*** Opening Extracted records ***
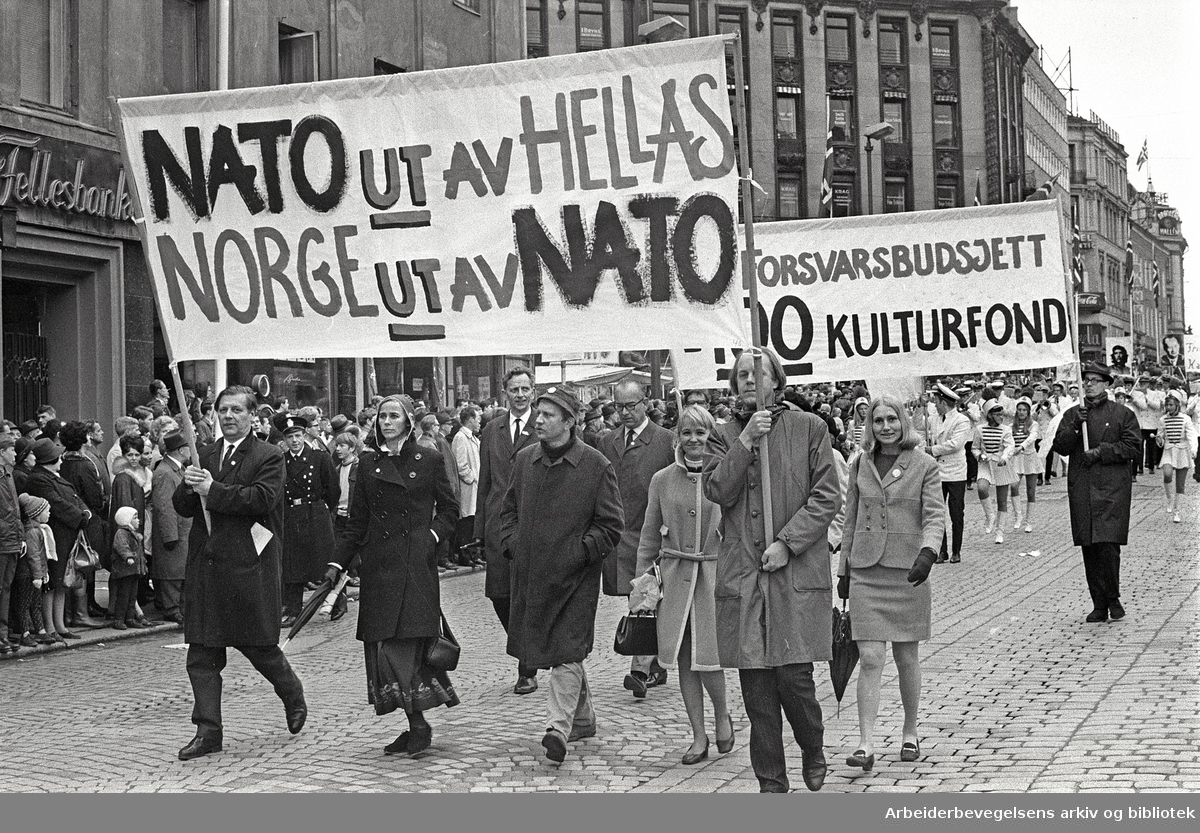 1. mai 1969 i Oslo.Demonstrasjonstoget i Karl Johans gate.Parole: NATO ut av Hellas.Norge ut av NATO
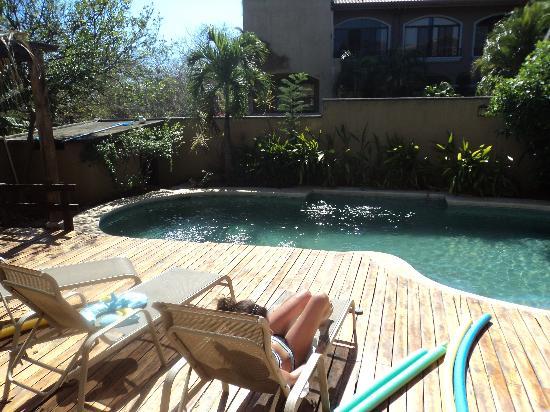 Sunset Inn: la piscine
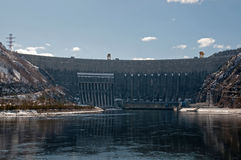 Waterkrachtcentrale sayano-Shushenskaya. Stock Fotografie
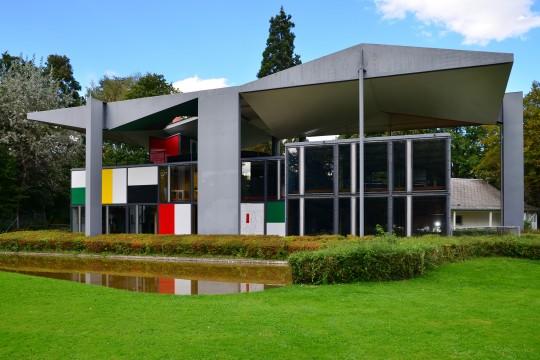Pavillon_Le_Corbusier_2012-09-30_00-32-17
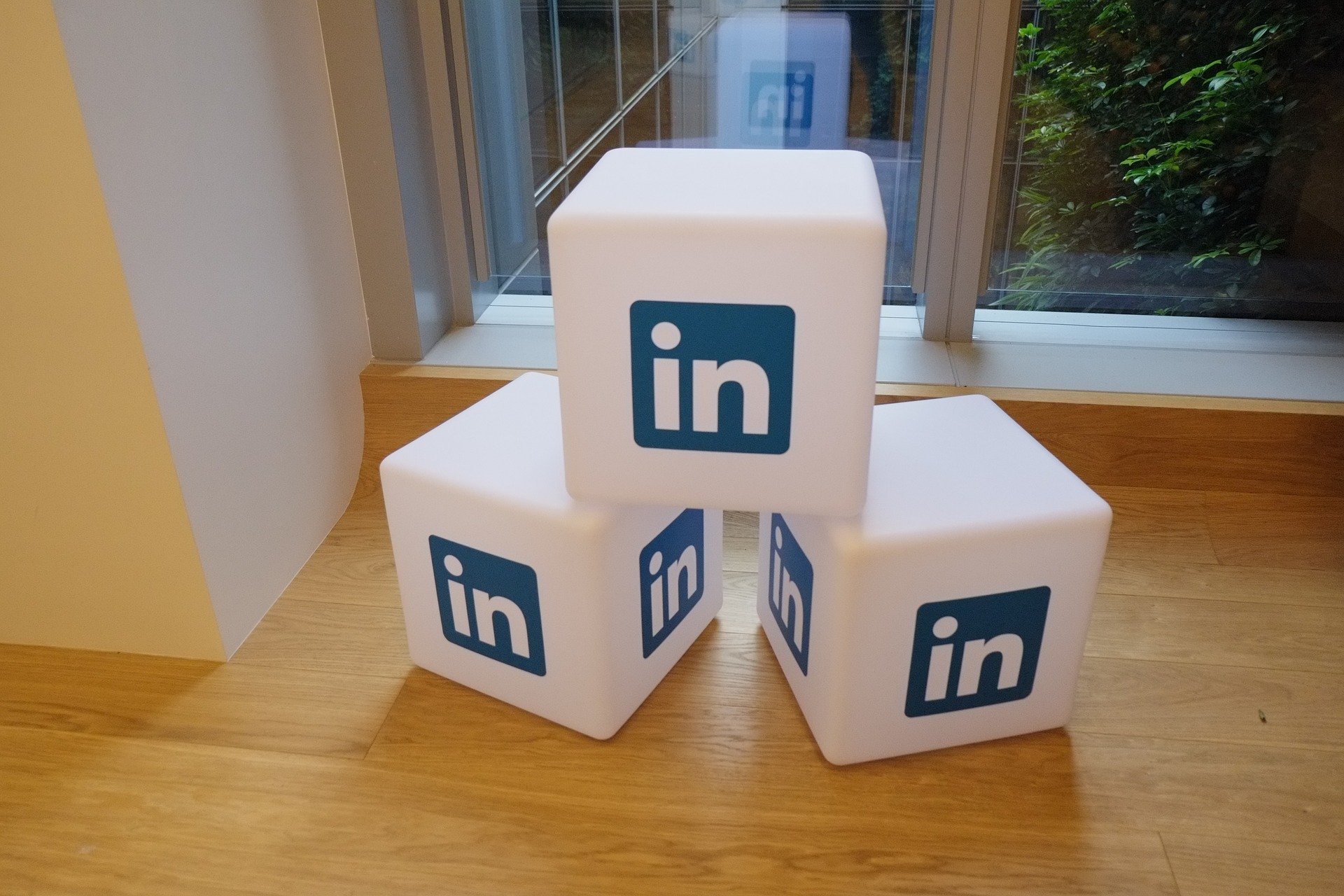Waarom adverteren op LinkedIn en hoe werkt het?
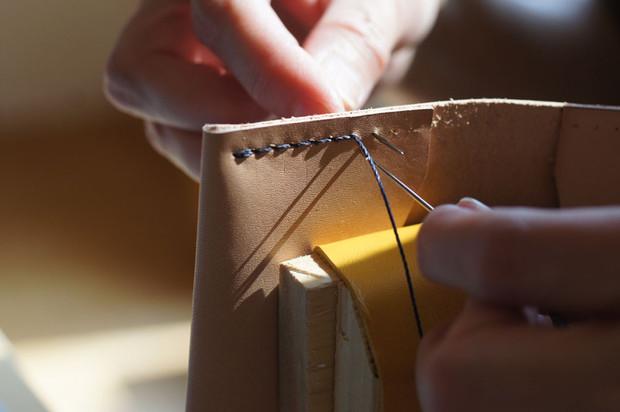「革のカードケース作り」開催しました。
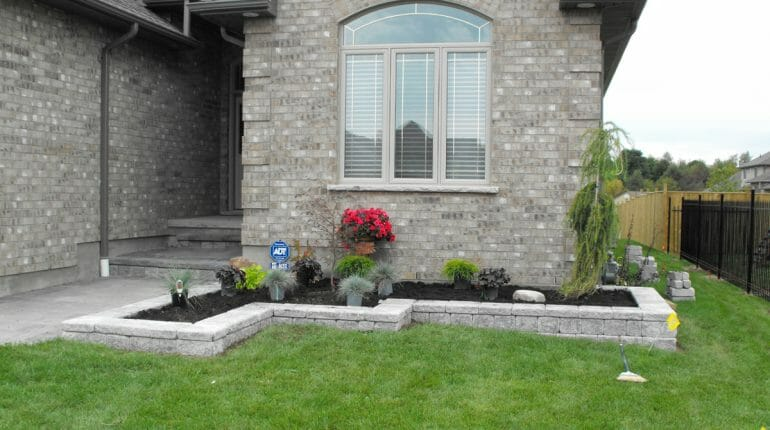 Landscaping London, Ontario - Mike Wilkins - SimpliScapes Project 12-2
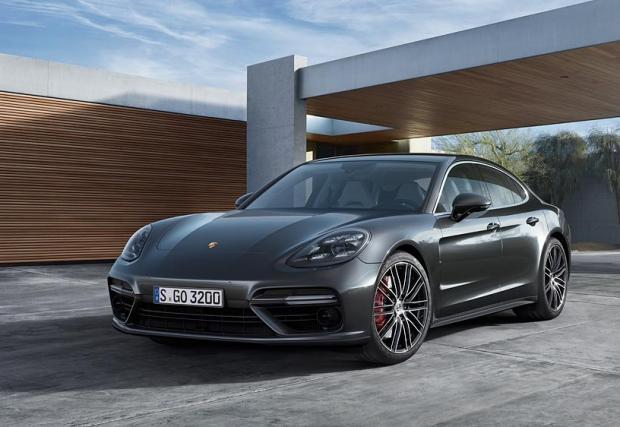 Porsche Panamera Turbo печели титлата за най-як заден спойлер. Няма място за спорове. Видео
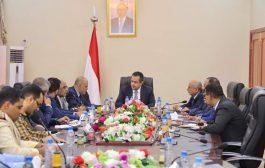 رئيس الوزراء الدكتور معين عبدالملك  يلتقي قيادة محافظة تعز.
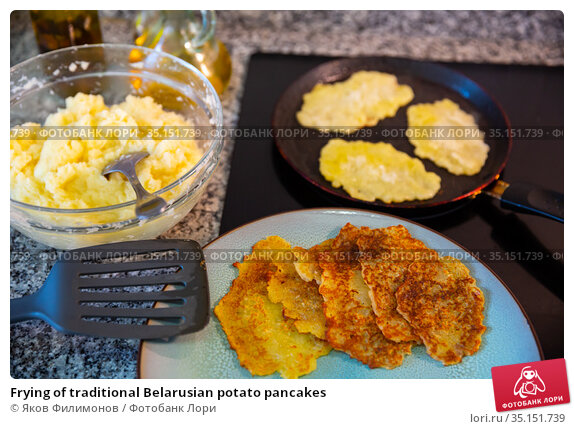 Frying of traditional Belarusian potato pancakes. Стоковое фото, фотограф Яков Филимонов / Фотобанк Лори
*** Closing Extracted records ***
Set down the data above exactly as written. Omit the pictures.

Response to this exercise:
 1. mai 1969 i Oslo.Demonstrasjonstoget i Karl Johans gate.Parole: NATO ut av Hellas.Norge ut av NATO
 Sunset Inn: la piscine
 Waterkrachtcentrale sayano-Shushenskaya. Stock Fotografie
Pavillon_Le_Corbusier_2012-09-30_00-32-17
Waarom adverteren op LinkedIn en hoe werkt het?
「革のカードケース作り」開催しました。
 Landscaping London, Ontario - Mike Wilkins - SimpliScapes Project 12-2
 Porsche Panamera Turbo печели титлата за най-як заден спойлер. Няма място за спорове. Видео
 رئيس الوزراء الدكتور معين عبدالملك  يلتقي قيادة محافظة تعز.
 Frying of traditional Belarusian potato pancakes. Стоковое фото, фотограф Яков Филимонов / Фотобанк Лори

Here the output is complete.